Goal
Format every line of the records below as a numbered list, skipping blank lines and omitting the pictures.

Raw records

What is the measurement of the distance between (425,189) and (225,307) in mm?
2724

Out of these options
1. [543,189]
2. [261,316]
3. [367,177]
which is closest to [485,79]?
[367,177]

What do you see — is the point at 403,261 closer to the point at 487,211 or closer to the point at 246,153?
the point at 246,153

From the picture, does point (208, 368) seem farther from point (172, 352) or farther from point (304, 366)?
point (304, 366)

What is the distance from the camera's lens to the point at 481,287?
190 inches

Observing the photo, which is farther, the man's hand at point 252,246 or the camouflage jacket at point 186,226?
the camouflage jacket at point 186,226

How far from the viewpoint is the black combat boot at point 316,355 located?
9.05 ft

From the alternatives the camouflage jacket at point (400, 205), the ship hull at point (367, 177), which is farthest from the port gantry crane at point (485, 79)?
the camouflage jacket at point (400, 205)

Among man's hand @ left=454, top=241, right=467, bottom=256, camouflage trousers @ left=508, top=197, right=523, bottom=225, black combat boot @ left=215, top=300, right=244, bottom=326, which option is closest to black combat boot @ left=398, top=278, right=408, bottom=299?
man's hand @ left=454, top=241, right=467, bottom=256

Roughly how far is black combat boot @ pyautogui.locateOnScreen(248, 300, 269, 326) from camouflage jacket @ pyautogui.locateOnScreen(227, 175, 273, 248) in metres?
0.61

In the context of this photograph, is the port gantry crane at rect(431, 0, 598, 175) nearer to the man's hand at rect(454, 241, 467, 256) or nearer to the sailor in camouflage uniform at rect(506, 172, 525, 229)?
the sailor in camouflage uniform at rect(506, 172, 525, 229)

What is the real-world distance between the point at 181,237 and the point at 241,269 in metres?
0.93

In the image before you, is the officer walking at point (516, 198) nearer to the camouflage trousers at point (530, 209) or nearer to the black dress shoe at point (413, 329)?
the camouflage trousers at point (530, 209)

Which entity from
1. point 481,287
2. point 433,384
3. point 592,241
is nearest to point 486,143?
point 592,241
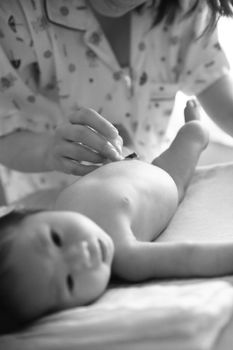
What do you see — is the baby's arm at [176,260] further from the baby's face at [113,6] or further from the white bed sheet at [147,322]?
the baby's face at [113,6]

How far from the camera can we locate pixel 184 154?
84 centimetres

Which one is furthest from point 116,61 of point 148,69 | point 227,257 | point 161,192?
point 227,257

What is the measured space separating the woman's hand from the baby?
2 centimetres

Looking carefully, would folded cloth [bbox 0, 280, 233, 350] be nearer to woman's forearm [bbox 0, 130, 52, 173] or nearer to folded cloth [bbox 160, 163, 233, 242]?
folded cloth [bbox 160, 163, 233, 242]

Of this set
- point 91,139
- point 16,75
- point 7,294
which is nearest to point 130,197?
point 91,139

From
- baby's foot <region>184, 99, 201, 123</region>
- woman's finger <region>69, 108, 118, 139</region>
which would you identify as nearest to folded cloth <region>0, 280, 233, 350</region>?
woman's finger <region>69, 108, 118, 139</region>

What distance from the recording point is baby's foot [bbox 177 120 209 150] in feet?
2.80

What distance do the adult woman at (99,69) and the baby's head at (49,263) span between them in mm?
234

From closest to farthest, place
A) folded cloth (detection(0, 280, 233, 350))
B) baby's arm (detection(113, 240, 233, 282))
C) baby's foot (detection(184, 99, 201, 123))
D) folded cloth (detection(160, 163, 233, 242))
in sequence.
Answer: folded cloth (detection(0, 280, 233, 350)) < baby's arm (detection(113, 240, 233, 282)) < folded cloth (detection(160, 163, 233, 242)) < baby's foot (detection(184, 99, 201, 123))

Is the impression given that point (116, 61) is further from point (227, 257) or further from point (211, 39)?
point (227, 257)

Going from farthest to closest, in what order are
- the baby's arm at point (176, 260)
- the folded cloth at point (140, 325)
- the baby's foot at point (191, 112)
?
the baby's foot at point (191, 112) → the baby's arm at point (176, 260) → the folded cloth at point (140, 325)

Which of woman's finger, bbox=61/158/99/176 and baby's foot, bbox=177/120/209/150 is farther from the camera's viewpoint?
baby's foot, bbox=177/120/209/150

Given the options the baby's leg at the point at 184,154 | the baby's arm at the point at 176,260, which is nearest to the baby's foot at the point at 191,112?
the baby's leg at the point at 184,154

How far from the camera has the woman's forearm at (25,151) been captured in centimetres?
82
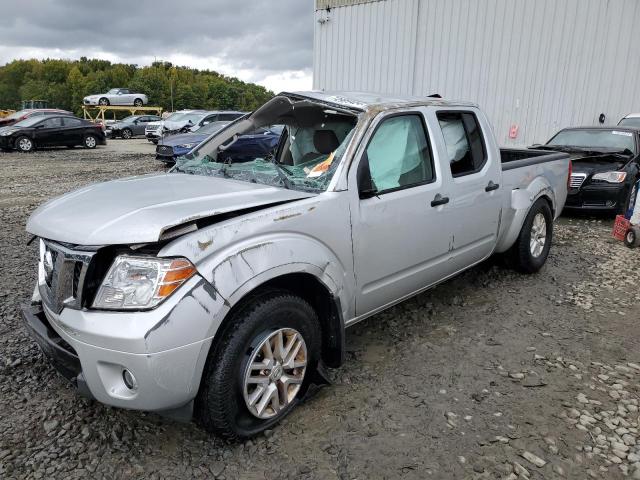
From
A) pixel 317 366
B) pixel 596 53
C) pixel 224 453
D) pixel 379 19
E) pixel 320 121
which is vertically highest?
pixel 379 19

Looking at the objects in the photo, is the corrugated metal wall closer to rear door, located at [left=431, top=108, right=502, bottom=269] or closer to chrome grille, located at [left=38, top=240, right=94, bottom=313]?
rear door, located at [left=431, top=108, right=502, bottom=269]

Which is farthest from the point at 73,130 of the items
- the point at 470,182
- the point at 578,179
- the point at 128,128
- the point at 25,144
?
the point at 470,182

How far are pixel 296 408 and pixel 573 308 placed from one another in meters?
2.82

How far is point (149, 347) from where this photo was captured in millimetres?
2025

Exercise answer
1. What is the measurement of the distance between (425,189) and (225,307) in mm?
2. 2724
3. Out of these options
4. 1. [543,189]
5. 2. [261,316]
6. 3. [367,177]
7. which is closest to [485,79]?
8. [367,177]
9. What do you see — is the point at 403,261 closer to the point at 487,211 or closer to the point at 246,153?
10. the point at 246,153
11. From the picture, does point (208, 368) seem farther from point (172, 352) or farther from point (304, 366)?
12. point (304, 366)
13. What is the distance from the camera's lens to the point at 481,287?
14. 190 inches
15. Observing the photo, which is farther, the man's hand at point 252,246 or the camouflage jacket at point 186,226?
16. the camouflage jacket at point 186,226
17. How far from the viewpoint is the black combat boot at point 316,355 located?
18. 9.05 ft
19. From the alternatives the camouflage jacket at point (400, 205), the ship hull at point (367, 177), which is farthest from the port gantry crane at point (485, 79)?
20. the camouflage jacket at point (400, 205)
21. Among man's hand @ left=454, top=241, right=467, bottom=256, camouflage trousers @ left=508, top=197, right=523, bottom=225, black combat boot @ left=215, top=300, right=244, bottom=326, which option is closest to black combat boot @ left=398, top=278, right=408, bottom=299?
22. man's hand @ left=454, top=241, right=467, bottom=256
23. Roughly how far is black combat boot @ pyautogui.locateOnScreen(248, 300, 269, 326) from camouflage jacket @ pyautogui.locateOnScreen(227, 175, 273, 248) in metres?
24. 0.61
25. In the context of this photograph, is the port gantry crane at rect(431, 0, 598, 175) nearer to the man's hand at rect(454, 241, 467, 256) or nearer to the sailor in camouflage uniform at rect(506, 172, 525, 229)?
26. the sailor in camouflage uniform at rect(506, 172, 525, 229)
27. What is the real-world distance between the point at 181,237 and the point at 241,269 in metres?
28. 0.93
29. In the image before you, is the officer walking at point (516, 198) nearer to the camouflage trousers at point (530, 209) or nearer to the black dress shoe at point (413, 329)?
30. the camouflage trousers at point (530, 209)
31. Which entity from
32. 1. point 481,287
33. 2. point 433,384
34. 3. point 592,241
35. is nearest to point 486,143?
36. point 592,241
37. What do you see — is the baby's arm at [176,260] further from the baby's face at [113,6] or further from the white bed sheet at [147,322]?
38. the baby's face at [113,6]
39. How far from the camera can we locate pixel 184 154?
40. 84 centimetres
41. Which one is furthest from point 116,61 of point 148,69 | point 227,257 | point 161,192?
42. point 227,257
43. What is the measured space separating the woman's hand from the baby?
44. 2 centimetres
45. Looking carefully, would folded cloth [bbox 0, 280, 233, 350] be nearer to woman's forearm [bbox 0, 130, 52, 173] or nearer to folded cloth [bbox 160, 163, 233, 242]?
46. folded cloth [bbox 160, 163, 233, 242]
47. Of this set
48. - point 91,139
49. - point 16,75
50. - point 7,294
51. which is nearest to point 130,197?
52. point 91,139
53. From
54. - baby's foot <region>184, 99, 201, 123</region>
55. - woman's finger <region>69, 108, 118, 139</region>
56. which would you identify as nearest to folded cloth <region>0, 280, 233, 350</region>?
57. woman's finger <region>69, 108, 118, 139</region>
58. What distance from the recording point is baby's foot [bbox 177 120 209 150] in feet?
59. 2.80
60. What distance do the adult woman at (99,69) and the baby's head at (49,263) span between them in mm?
61. 234
62. From closest to farthest, place
63. A) folded cloth (detection(0, 280, 233, 350))
64. B) baby's arm (detection(113, 240, 233, 282))
65. C) baby's foot (detection(184, 99, 201, 123))
66. D) folded cloth (detection(160, 163, 233, 242))
67. in sequence.
68. Answer: folded cloth (detection(0, 280, 233, 350)) < baby's arm (detection(113, 240, 233, 282)) < folded cloth (detection(160, 163, 233, 242)) < baby's foot (detection(184, 99, 201, 123))
69. Is the impression given that point (116, 61) is further from point (227, 257) or further from point (211, 39)?
70. point (227, 257)
71. Going from farthest to closest, in what order are
72. - the baby's arm at point (176, 260)
73. - the folded cloth at point (140, 325)
74. - the baby's foot at point (191, 112)
75. ?
76. the baby's foot at point (191, 112) → the baby's arm at point (176, 260) → the folded cloth at point (140, 325)
77. Which of woman's finger, bbox=61/158/99/176 and baby's foot, bbox=177/120/209/150 is farther from the camera's viewpoint?
78. baby's foot, bbox=177/120/209/150
79. Given the options the baby's leg at the point at 184,154 | the baby's arm at the point at 176,260, which is nearest to the baby's foot at the point at 191,112?
80. the baby's leg at the point at 184,154
81. How far from the camera has the woman's forearm at (25,151) been captured in centimetres?
82. 82
83. From
84. A) pixel 317 366
85. B) pixel 596 53
86. C) pixel 224 453
87. D) pixel 379 19
88. E) pixel 320 121
89. which is vertically highest?
90. pixel 379 19
91. Looking at the objects in the photo, is the corrugated metal wall closer to rear door, located at [left=431, top=108, right=502, bottom=269] or closer to chrome grille, located at [left=38, top=240, right=94, bottom=313]?
92. rear door, located at [left=431, top=108, right=502, bottom=269]
93. Which is farthest from the point at 73,130 of the items
94. - the point at 470,182
95. - the point at 578,179
96. - the point at 128,128
97. - the point at 25,144
98. ?
99. the point at 470,182
100. How far are pixel 296 408 and pixel 573 308 placed from one another in meters?
101. 2.82
102. How far is point (149, 347) from where this photo was captured in millimetres?
103. 2025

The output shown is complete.